Exercise 22 ⭐⭐⭐ Research the Federal Reserve's SR 11-7 guidance on model risk management. Identify three specific requirements of SR 11-7 that are applicable to AI-based models used in financial services. For each requirement, explain: (a) what it requires; (b) how it has been applied to AI models in practice (use specific examples if available); and (c) what gaps remain in SR 11-7's coverage of advanced AI systems. How should SR 11-7 be updated to address modern AI systems? (700–900 words)
Exercise 23 ⭐⭐⭐ † Team research project: Identify three employers in your region who use AI-based hiring tools. Research: (a) which AI tools they use (if publicly disclosed); (b) whether they have published bias audits under NYC LL 144 or voluntarily; (c) if audits are published, what the audits found and what the quality of the audit methodology appears to be; and (d) whether the employers have made any public statements about their use of AI in hiring. Present your findings in a 15-minute presentation comparing the three employers' approaches to AI audit transparency.
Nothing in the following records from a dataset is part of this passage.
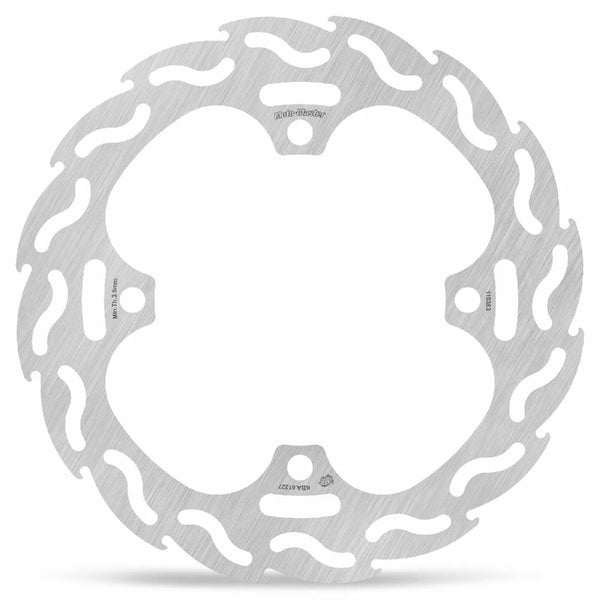 Moto-Master Brake Disc Flame spate 110383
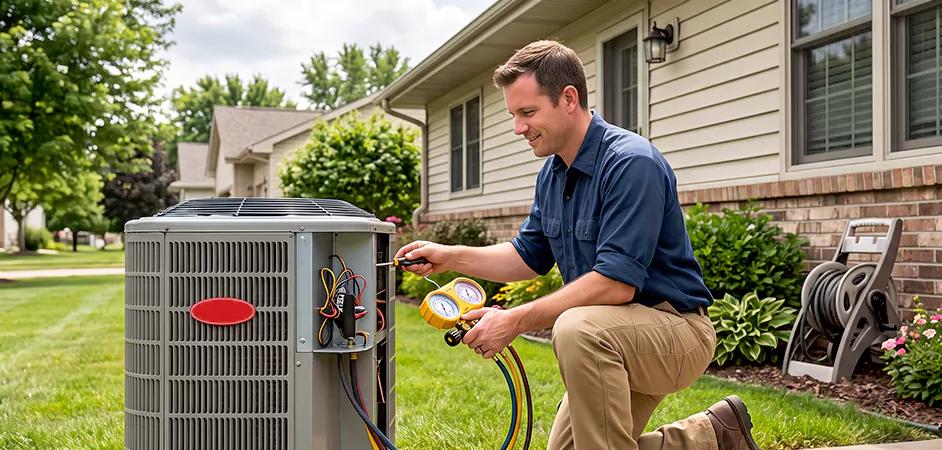 Maximize AC Efficiency in Cumberland, MD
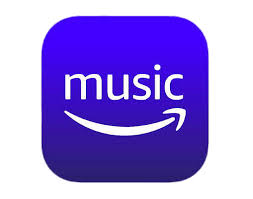 Amazon Music app logo transparent PNG - StickPNG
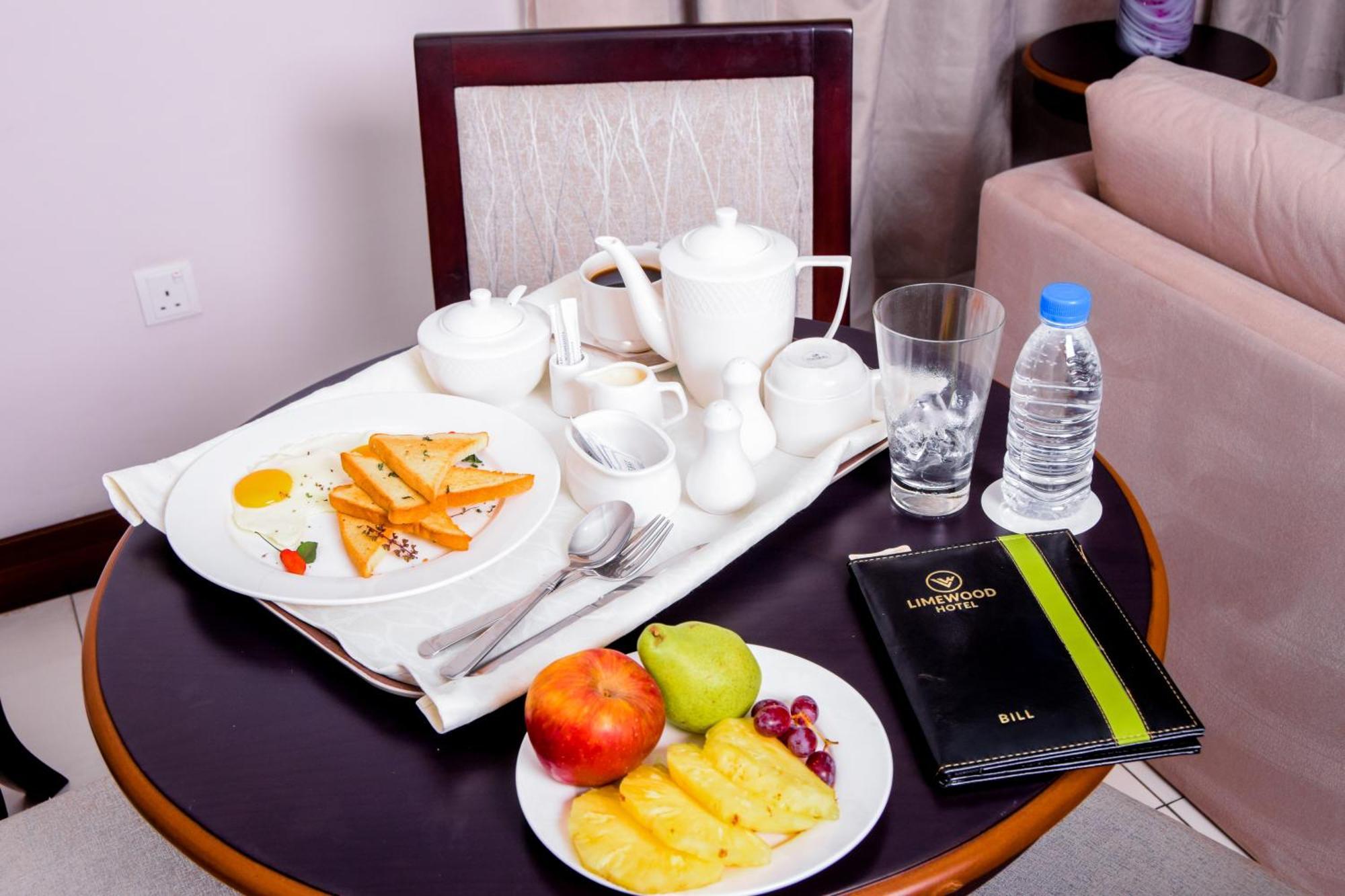 Limewood Hotel Port Harcourt Eksteriør bilde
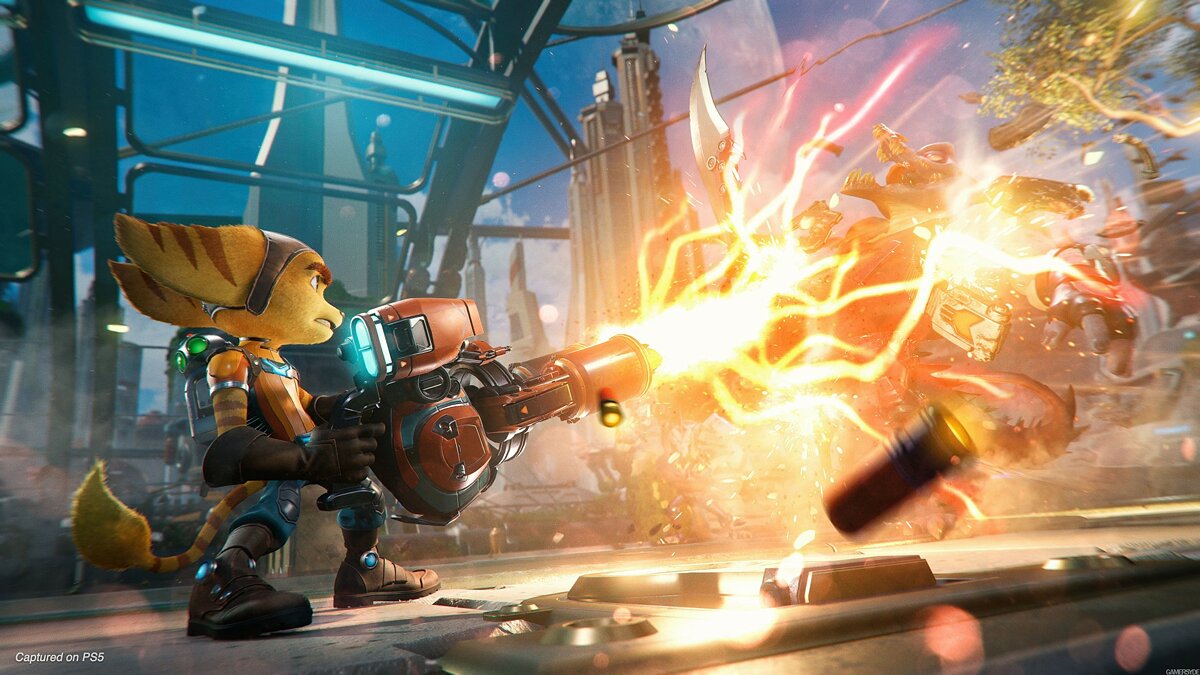 Is Ratchet and Clank Rift Apart coming to PC, PS4, Xbox One, Xbox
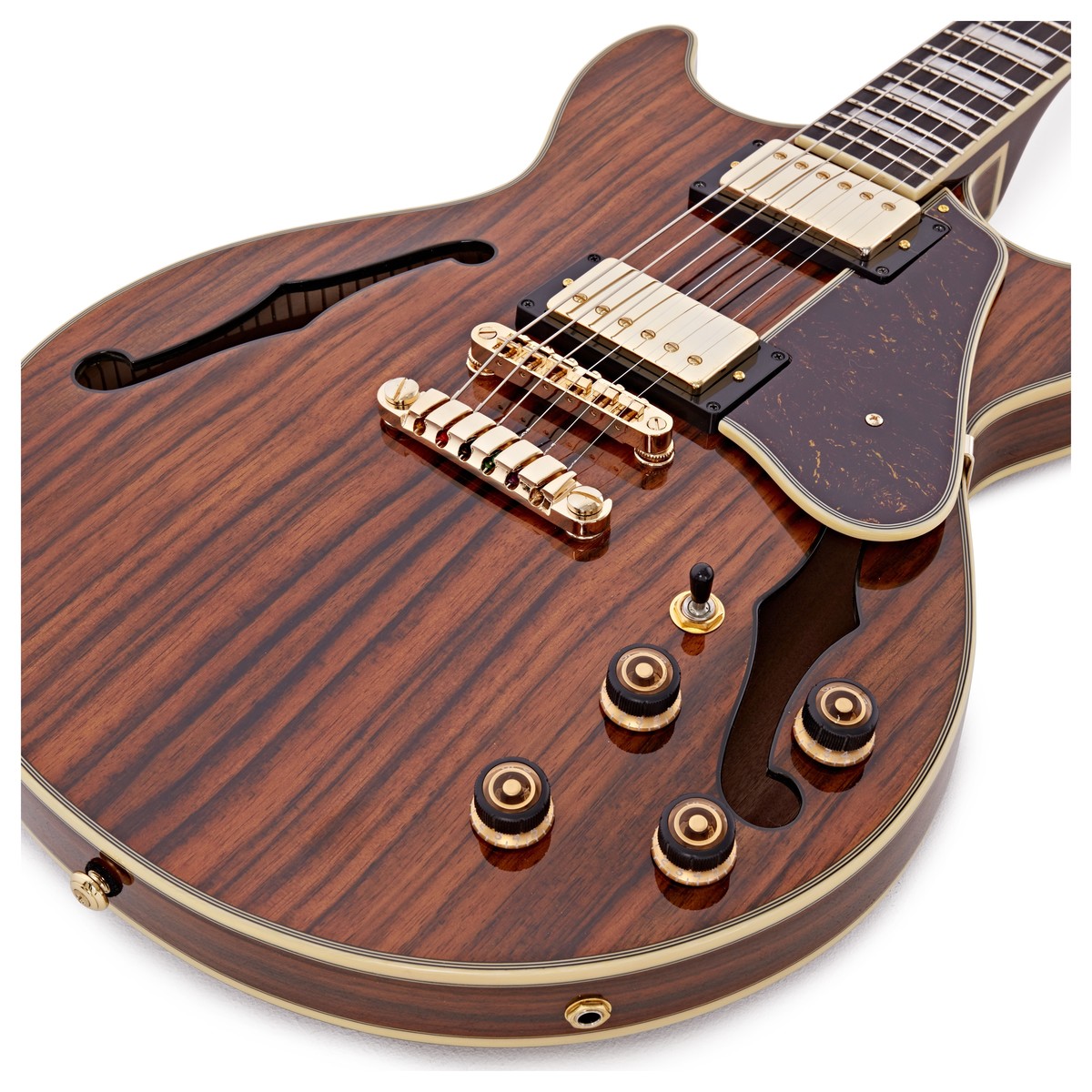 Ibanez AM93ME Artcore Expressionist Natural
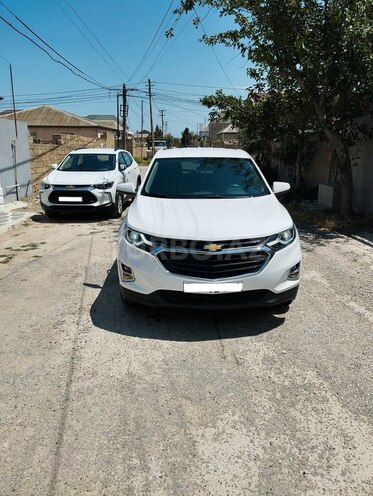 Chevrolet Equinox 2019, 126,371 km - 1.5 l - Bakı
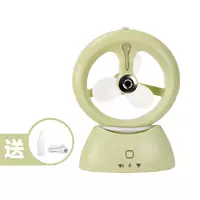 Матовый спрей, увлажнитель воздуха, вентилятор, второе поколение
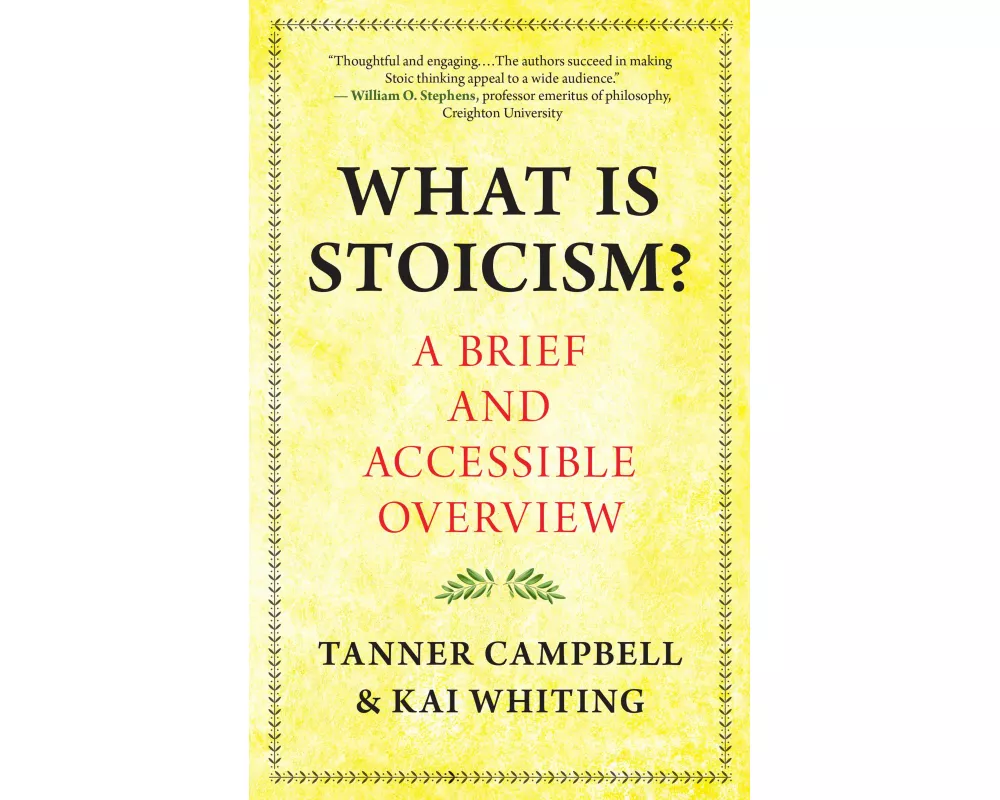 What Is Stoicism?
Exercise 24 ⭐⭐⭐⭐ Policy brief: You have been asked to draft a memorandum to the EEOC Commissioner recommending guidance on AI audit requirements for employment selection tools. Your memorandum (1,200–1,500 words) should: (a) summarize the current legal requirements under Title VII and UGESP for AI selection tools; (b) identify the gaps in current requirements relative to the specific challenges of AI systems; (c) propose specific new guidance on what audits must cover, what metrics must be calculated, what must be disclosed, and what triggers a compliance investigation; and (d) address the legal authority of the EEOC to issue such guidance and the likely industry response.
Exercise 25 ⭐⭐⭐⭐ † Capstone exercise: Working in teams, design a comprehensive AI audit framework for a sector of your team's choosing. The framework should address: (a) what AI systems are subject to mandatory auditing; (b) what types of audits are required (technical, process, impact, compliance); (c) what the audit must cover at minimum; (d) who can conduct the audit (independence and credential requirements); (e) what must be publicly disclosed; (f) what the consequences of audit failure are; (g) how the framework fits into the broader regulatory landscape of the chosen sector. Present the framework as a draft regulation and an implementation memo addressed to regulated entities.